Arthur Caddel Co. v. Jones

SELLERS, Justice.

The Arthur Caddel Company, as plaintiff, brought this suit- against Mrs. Terrell Jones and her husband to recover upon a certain promissory note executed by Mrs. Jones alone on October 16, 1929, for the sum of $183.55. The petition contains sufficient allegations to sustain cause of action on a note, and in addition thereto it is further alleged: “That the consideration for said note is and was a debt owed to plaintiff by the defendant Mrs. Terrell Jones, at the date of the execution of said note and long prior thereto; that said debt was contracted by the said defendant Mrs. Terrell Jones, prior to the date when she was married to the defendant Terrell Jones, and was at a time when she, the said Mrs. Terrell Jones, was a single woman by the name of Gladys Hutchison and said debt was due and owing to plaintiff for the purchase price of goods and merchandise sold to the defendant Mrs. Terrell Jones by plaintiff at her special instance and request.”

The defendants answered by general and special demurrers and plea of coverture. The trial court sustained the demurrer on the theory that no liability of the wife was alleged, since she was a married woman at the time she executed the note and. was not joined in the execution of same by her husband. The plaintiff refusing to amend, the case was dismissed by the court, and plaintiff has duly prosecuted an appeal to this court by writ of error.
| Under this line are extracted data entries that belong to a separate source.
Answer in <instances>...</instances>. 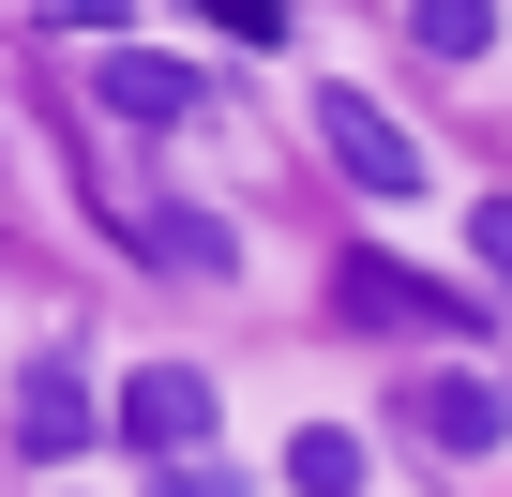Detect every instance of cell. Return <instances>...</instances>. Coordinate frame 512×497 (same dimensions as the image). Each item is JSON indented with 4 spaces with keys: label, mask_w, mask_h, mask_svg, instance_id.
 Instances as JSON below:
<instances>
[{
    "label": "cell",
    "mask_w": 512,
    "mask_h": 497,
    "mask_svg": "<svg viewBox=\"0 0 512 497\" xmlns=\"http://www.w3.org/2000/svg\"><path fill=\"white\" fill-rule=\"evenodd\" d=\"M16 452H31V467H76V452H91V362H76V347H46V362L16 377Z\"/></svg>",
    "instance_id": "4"
},
{
    "label": "cell",
    "mask_w": 512,
    "mask_h": 497,
    "mask_svg": "<svg viewBox=\"0 0 512 497\" xmlns=\"http://www.w3.org/2000/svg\"><path fill=\"white\" fill-rule=\"evenodd\" d=\"M422 437H437V467H482V452L512 437V407H497V377H422Z\"/></svg>",
    "instance_id": "5"
},
{
    "label": "cell",
    "mask_w": 512,
    "mask_h": 497,
    "mask_svg": "<svg viewBox=\"0 0 512 497\" xmlns=\"http://www.w3.org/2000/svg\"><path fill=\"white\" fill-rule=\"evenodd\" d=\"M317 151H332L362 196H422V151H407V121H392V106H362L347 76L317 91Z\"/></svg>",
    "instance_id": "3"
},
{
    "label": "cell",
    "mask_w": 512,
    "mask_h": 497,
    "mask_svg": "<svg viewBox=\"0 0 512 497\" xmlns=\"http://www.w3.org/2000/svg\"><path fill=\"white\" fill-rule=\"evenodd\" d=\"M407 31H422V61H482V46H497V16H482V0H422Z\"/></svg>",
    "instance_id": "9"
},
{
    "label": "cell",
    "mask_w": 512,
    "mask_h": 497,
    "mask_svg": "<svg viewBox=\"0 0 512 497\" xmlns=\"http://www.w3.org/2000/svg\"><path fill=\"white\" fill-rule=\"evenodd\" d=\"M106 437L151 452V467H196V452H211V362H136V377L106 392Z\"/></svg>",
    "instance_id": "1"
},
{
    "label": "cell",
    "mask_w": 512,
    "mask_h": 497,
    "mask_svg": "<svg viewBox=\"0 0 512 497\" xmlns=\"http://www.w3.org/2000/svg\"><path fill=\"white\" fill-rule=\"evenodd\" d=\"M91 91H106L121 121H181V106H196V61H166V46H106Z\"/></svg>",
    "instance_id": "6"
},
{
    "label": "cell",
    "mask_w": 512,
    "mask_h": 497,
    "mask_svg": "<svg viewBox=\"0 0 512 497\" xmlns=\"http://www.w3.org/2000/svg\"><path fill=\"white\" fill-rule=\"evenodd\" d=\"M151 497H241V467H226V452H196V467H151Z\"/></svg>",
    "instance_id": "11"
},
{
    "label": "cell",
    "mask_w": 512,
    "mask_h": 497,
    "mask_svg": "<svg viewBox=\"0 0 512 497\" xmlns=\"http://www.w3.org/2000/svg\"><path fill=\"white\" fill-rule=\"evenodd\" d=\"M332 302H347L362 332H497L467 287H437V272H392V257H332Z\"/></svg>",
    "instance_id": "2"
},
{
    "label": "cell",
    "mask_w": 512,
    "mask_h": 497,
    "mask_svg": "<svg viewBox=\"0 0 512 497\" xmlns=\"http://www.w3.org/2000/svg\"><path fill=\"white\" fill-rule=\"evenodd\" d=\"M287 482H302V497H362V437H347V422L287 437Z\"/></svg>",
    "instance_id": "8"
},
{
    "label": "cell",
    "mask_w": 512,
    "mask_h": 497,
    "mask_svg": "<svg viewBox=\"0 0 512 497\" xmlns=\"http://www.w3.org/2000/svg\"><path fill=\"white\" fill-rule=\"evenodd\" d=\"M467 241H482V272L512 287V196H467Z\"/></svg>",
    "instance_id": "10"
},
{
    "label": "cell",
    "mask_w": 512,
    "mask_h": 497,
    "mask_svg": "<svg viewBox=\"0 0 512 497\" xmlns=\"http://www.w3.org/2000/svg\"><path fill=\"white\" fill-rule=\"evenodd\" d=\"M121 226L151 241V257H166V272H241V241H226L211 211H121Z\"/></svg>",
    "instance_id": "7"
}]
</instances>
It is the settled law of this state that marriage does not release the wife of her antenuptial debts. Speer’s Marital Rights (3d Ed.) p. 211, § 156; 23 Tex.Jur. p. 176, § 146. Since Mrs. Jones in this case was liable for the debt at the time she executed the note sued upon, it follows, in our opinion, that she should and did have the power to bind herself by the execution of the note in consideration of the debt without the joinder of her husband. 23 Tex.Jur. p. 214, § 178. From this authority- we quote: “The contract or renewal or extension of the wife’s existing contract or liability is within her power. For in the nature of such transaction it is for the benefit of her separate property. But whether technically beneficial to her or not, it clearly is within her just powers of management and control of her separate property, for such renewal or extension may thus conserve her estate and possibly prevent a loss or sacrifice to her.” The case of Sewell v. Walton, 204 S.W. 371, by this court, holds to the contrary. The denial of liability of the wife in this case was upon the theory that the Acts of 1913 (chapter 32) deprived the wife of the power she did have before its passage to bind herself. by a contract made by her alone for the benefit of her separate estate. At the time this opinion was delivered, the Supreme Court had not had occasion to construe the act of 1913 with respect to the wife’s right to contract alone for the benefit of her separate property. But that court has now definitely settled the question that she has the right to contract alone for the benefit of her separate property. Red River National Bank v. Ferguson, 109 Tex. 287, 206 S.W. 923; Whitney Hardware Co. v. McMahan, 111 Tex. 242, 231 S.W. 694. Therefore the Sewell Case should not be followed, since the Supreme Court has taken a different view of the 1913 act.

If we are correct • in our conclusion that the wife was authorized to execute the note alone in reneVal of her debt contracted before her marriage, then the petition which declares upon the note and alleges the facts with reference to the debt for which the note was given is, in our opinion, sufficient to state a cause of action against the wife. Nash et ux. v. George, 6 Tex. 234. The court erred in sustaining the demurrer and dismissing the case.

The judgment of the trial court is reversed and the cause remanded.